(Prompt 1): From the passage on staff burnout, copy the section that begins at the words "Many Tanzanian staff" and ends after the words "mental health services.", word for word.
(Prompt 2): According to the passage on staff burnout, how long might a manager who snaps at a staff member have walked to work?
(Prompt 3): List every burden that the passage on staff burnout says many Tanzanian staff carry.

And so people did what they were told in order to survive, until it became the norm. This created workplaces where, speaking up about unsafe conditions is discouraged, staff are blamed for systemic failures, emotional expression is punished, workers detach to survive.

This detachment is mistaken for “rudeness” or “not caring” by volunteers, who come from systems where emotional validation is an expected part of patient care.


Economic Burnout: Poverty Shapes Behaviour More Than Personality

Many Tanzanian staff carry: financial exhaustion, long commutes, dual or triple jobs, family responsibilities (supporting siblings, elderly parents, children), salary delays, no conveniently accessed mental health services.


A manager who snaps at a staff may have; walked 1.5 hours to work, skipped breakfast, been shouted at by a client, worked 3 nights in a row, lost two cases, and still needs to go home and cook for a family of seven.

(Dataset section):
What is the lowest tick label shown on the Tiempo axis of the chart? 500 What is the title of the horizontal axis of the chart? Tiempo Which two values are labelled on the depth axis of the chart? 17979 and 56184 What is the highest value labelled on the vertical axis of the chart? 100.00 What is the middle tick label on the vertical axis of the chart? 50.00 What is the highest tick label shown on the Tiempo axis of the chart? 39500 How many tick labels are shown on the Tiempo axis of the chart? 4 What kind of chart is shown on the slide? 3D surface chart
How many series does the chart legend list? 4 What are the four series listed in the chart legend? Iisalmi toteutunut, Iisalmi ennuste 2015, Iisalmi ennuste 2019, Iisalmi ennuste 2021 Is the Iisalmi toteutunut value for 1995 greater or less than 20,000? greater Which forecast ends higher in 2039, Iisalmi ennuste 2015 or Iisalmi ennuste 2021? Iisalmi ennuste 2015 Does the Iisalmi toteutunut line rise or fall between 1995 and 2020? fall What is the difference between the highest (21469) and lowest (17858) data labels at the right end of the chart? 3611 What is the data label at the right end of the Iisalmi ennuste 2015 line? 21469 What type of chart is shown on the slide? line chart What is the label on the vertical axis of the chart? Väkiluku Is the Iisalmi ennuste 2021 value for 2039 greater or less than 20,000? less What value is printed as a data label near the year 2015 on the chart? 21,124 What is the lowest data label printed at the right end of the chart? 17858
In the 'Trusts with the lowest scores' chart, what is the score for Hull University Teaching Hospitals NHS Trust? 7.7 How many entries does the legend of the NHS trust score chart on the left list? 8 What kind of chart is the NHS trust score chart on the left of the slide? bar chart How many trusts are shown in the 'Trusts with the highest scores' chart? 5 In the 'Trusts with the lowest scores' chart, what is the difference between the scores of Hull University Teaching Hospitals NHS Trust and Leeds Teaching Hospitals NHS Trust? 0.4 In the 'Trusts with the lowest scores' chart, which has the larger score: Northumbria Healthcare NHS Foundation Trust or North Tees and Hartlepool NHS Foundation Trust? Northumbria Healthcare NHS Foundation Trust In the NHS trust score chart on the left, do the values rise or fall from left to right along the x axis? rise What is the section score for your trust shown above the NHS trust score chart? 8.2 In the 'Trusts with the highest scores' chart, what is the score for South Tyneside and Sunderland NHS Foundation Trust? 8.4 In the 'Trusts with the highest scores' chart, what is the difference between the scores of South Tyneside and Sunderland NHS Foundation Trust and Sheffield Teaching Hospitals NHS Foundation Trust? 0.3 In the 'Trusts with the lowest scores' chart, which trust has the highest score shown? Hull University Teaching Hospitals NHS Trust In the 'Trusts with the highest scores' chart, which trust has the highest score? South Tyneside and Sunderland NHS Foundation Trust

(Written answer 1):
Many Tanzanian staff carry: financial exhaustion, long commutes, dual or triple jobs, family responsibilities (supporting siblings, elderly parents, children), salary delays, no conveniently accessed mental health services.

(Written answer 2): 1.5 hours.

(Written answer 3):
- Financial exhaustion
- Long commutes
- Dual or triple jobs
- Family responsibilities (supporting siblings, elderly parents, children)
- Salary delays
- No conveniently accessed mental health services